Peng Shuai, âgée de 35 ans, a accusé sur les réseaux sociaux l'ancien vice-Premier ministre Zhang Gaoli - qui a été de 2013 à 2018 l'un des sept hommes politiques les plus puissants de Chine - de l'avoir contrainte à une relation sexuelle avant d'en faire sa maîtresse. Cette accusation avait été brièvement postée le 2 novembre sur le compte officiel Weibo, équivalent chinois de Twitter, de la joueuse.

Les doutes sur un mail de Peng Shuai dévoilé à la télévision

La Chine avait très vite bloqué toute référence à ce message, dont il n'a pas été possible de confirmer s'il avait bien été écrit par Peng Shuai en personne. Depuis, la joueuse n'a pas directement communiqué ou fait d'apparition publique et Zhang Gaoli n'a jamais réagi publiquement à ces accusations.

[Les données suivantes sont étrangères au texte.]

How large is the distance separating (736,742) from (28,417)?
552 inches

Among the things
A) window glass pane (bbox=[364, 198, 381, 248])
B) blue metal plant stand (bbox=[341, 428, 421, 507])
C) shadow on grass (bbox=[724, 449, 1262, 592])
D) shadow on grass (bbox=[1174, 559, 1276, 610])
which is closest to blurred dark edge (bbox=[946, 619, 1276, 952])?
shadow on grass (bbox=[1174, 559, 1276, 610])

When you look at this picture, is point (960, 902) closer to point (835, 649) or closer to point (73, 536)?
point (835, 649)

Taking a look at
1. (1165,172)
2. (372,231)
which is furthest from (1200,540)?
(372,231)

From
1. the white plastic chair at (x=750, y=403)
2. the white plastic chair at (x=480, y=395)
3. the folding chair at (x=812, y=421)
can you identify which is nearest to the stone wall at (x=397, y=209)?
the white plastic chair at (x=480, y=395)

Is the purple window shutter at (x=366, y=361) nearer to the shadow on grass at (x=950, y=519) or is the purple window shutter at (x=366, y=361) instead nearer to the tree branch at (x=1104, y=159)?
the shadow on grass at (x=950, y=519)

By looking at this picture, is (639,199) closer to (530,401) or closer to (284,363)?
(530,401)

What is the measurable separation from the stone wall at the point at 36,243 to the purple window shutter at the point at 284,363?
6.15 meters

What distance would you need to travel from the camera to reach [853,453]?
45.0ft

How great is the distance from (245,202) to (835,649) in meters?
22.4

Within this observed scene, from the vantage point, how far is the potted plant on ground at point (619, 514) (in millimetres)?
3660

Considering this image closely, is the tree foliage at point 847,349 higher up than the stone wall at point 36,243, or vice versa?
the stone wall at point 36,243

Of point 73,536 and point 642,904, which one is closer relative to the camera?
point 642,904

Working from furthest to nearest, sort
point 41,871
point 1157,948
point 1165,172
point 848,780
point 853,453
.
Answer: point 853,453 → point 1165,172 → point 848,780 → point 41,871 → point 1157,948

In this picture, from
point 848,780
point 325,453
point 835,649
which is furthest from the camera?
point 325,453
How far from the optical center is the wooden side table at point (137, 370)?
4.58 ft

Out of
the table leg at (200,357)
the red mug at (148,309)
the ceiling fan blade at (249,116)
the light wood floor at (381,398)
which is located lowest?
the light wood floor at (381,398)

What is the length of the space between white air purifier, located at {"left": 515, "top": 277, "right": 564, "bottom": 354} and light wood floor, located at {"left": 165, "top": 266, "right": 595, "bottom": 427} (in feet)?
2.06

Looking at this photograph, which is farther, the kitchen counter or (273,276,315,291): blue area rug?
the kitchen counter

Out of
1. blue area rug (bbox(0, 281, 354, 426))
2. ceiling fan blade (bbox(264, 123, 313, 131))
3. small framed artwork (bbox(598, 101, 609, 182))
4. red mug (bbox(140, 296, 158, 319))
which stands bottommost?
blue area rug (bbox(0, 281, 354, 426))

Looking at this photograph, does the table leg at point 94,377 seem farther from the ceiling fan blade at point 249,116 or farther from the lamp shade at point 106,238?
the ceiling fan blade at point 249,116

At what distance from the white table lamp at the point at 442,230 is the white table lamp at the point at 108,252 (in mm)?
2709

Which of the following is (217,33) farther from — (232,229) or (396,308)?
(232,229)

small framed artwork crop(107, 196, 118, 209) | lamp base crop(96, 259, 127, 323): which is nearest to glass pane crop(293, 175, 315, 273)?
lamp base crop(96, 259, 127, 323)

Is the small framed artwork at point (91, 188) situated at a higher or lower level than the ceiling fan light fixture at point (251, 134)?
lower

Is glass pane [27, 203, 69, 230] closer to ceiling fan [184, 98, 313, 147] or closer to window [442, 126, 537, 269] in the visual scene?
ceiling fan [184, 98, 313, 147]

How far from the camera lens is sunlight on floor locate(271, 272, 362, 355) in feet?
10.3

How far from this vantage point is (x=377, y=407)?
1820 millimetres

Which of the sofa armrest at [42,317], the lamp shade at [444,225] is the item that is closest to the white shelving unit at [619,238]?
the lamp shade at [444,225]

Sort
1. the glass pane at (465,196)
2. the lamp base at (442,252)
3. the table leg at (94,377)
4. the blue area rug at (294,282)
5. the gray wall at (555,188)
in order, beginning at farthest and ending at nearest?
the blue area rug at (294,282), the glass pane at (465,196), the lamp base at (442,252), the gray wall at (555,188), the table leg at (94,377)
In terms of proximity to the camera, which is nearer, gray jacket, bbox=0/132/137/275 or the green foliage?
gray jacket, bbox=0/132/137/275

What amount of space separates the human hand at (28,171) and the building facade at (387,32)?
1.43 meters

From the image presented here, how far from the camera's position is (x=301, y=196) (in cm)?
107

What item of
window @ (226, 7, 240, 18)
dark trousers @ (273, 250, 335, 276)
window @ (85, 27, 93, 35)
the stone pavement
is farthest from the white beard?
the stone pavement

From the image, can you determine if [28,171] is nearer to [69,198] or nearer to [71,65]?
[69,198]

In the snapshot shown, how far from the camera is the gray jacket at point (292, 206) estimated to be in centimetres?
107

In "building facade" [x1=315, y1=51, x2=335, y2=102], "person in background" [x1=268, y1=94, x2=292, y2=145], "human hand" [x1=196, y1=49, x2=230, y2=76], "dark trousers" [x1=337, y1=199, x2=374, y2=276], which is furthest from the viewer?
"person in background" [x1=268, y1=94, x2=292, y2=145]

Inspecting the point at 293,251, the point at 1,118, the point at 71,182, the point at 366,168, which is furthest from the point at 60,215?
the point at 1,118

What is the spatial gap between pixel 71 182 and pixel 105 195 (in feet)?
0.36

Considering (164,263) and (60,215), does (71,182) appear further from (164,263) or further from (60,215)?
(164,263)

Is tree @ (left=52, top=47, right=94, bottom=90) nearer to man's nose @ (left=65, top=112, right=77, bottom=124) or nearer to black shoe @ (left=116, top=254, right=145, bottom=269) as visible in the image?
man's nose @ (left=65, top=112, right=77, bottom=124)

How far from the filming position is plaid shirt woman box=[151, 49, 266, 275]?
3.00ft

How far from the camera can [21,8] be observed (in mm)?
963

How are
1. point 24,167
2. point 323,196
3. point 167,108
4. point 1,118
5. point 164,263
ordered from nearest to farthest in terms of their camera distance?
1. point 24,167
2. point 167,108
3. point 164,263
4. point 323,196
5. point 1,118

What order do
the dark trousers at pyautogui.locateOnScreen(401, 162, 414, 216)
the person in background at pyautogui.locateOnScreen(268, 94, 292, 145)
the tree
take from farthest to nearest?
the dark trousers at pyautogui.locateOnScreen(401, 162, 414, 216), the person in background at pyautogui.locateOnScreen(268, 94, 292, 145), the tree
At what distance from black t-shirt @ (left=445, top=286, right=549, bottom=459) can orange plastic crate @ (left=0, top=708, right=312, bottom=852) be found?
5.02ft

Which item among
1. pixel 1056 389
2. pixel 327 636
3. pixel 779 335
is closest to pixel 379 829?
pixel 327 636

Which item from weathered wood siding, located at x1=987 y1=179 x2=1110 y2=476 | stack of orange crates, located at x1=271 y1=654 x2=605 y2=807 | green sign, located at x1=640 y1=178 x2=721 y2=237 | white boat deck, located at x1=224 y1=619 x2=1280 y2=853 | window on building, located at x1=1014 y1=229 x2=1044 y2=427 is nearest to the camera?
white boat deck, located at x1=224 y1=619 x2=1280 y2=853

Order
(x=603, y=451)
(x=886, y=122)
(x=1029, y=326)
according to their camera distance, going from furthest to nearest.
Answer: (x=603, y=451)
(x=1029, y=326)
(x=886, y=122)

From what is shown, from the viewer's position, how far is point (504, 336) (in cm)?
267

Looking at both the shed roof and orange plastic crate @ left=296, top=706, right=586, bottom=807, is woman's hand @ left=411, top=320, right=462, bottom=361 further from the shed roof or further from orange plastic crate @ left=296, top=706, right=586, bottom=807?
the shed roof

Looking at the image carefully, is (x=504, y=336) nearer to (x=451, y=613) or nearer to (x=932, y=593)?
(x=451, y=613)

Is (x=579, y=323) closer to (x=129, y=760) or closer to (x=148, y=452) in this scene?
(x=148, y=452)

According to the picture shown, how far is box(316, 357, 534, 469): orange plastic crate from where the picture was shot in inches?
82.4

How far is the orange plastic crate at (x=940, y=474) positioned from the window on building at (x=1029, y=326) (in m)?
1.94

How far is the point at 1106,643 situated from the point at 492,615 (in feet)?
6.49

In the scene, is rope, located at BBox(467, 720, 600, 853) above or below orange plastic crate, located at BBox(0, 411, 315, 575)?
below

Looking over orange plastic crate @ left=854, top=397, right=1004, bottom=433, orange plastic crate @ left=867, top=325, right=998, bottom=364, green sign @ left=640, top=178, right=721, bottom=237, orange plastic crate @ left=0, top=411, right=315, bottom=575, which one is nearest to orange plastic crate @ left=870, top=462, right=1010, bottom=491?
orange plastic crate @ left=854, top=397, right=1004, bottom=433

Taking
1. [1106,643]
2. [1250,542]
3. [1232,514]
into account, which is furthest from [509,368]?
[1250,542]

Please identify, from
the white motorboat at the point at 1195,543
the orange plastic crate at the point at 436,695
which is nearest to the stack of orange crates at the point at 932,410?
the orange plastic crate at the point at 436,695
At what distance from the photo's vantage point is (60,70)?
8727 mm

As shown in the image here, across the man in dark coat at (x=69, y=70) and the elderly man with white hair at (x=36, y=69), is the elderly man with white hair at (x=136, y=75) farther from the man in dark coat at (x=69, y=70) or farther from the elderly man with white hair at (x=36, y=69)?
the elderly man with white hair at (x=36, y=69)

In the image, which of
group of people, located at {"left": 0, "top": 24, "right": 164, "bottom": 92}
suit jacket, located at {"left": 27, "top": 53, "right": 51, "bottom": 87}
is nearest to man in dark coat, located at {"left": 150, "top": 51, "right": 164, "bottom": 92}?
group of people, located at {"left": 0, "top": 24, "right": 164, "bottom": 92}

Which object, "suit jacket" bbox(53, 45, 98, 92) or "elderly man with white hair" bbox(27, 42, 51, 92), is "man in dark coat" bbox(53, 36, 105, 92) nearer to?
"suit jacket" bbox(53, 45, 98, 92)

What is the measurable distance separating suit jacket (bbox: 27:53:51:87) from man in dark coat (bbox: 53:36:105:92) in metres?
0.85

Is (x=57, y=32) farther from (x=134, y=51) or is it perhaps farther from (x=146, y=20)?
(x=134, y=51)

Mercredi, la chaîne publique chinoise en langue anglaise CGTN avait dévoilé une capture d'écran d'un courriel attribué à Peng Shuai, que la joueuse chinoise aurait envoyé à la direction de la WTA. M. Simon avait lui-même fait part de ses doutes sur l'authenticité de ce message dans lequel la championne déclarait "fausses" ses accusations contre Zhang Gaoli. Interrogés à plusieurs reprises, les porte-parole du ministère chinois des Affaires étrangères ont dit tout ignorer de cette affaire et se sont refusé à tout commentaire en arguant qu'il ne s'agissait pas d'un dossier diplomatique. L'affaire est censurée sur l'internet chinois.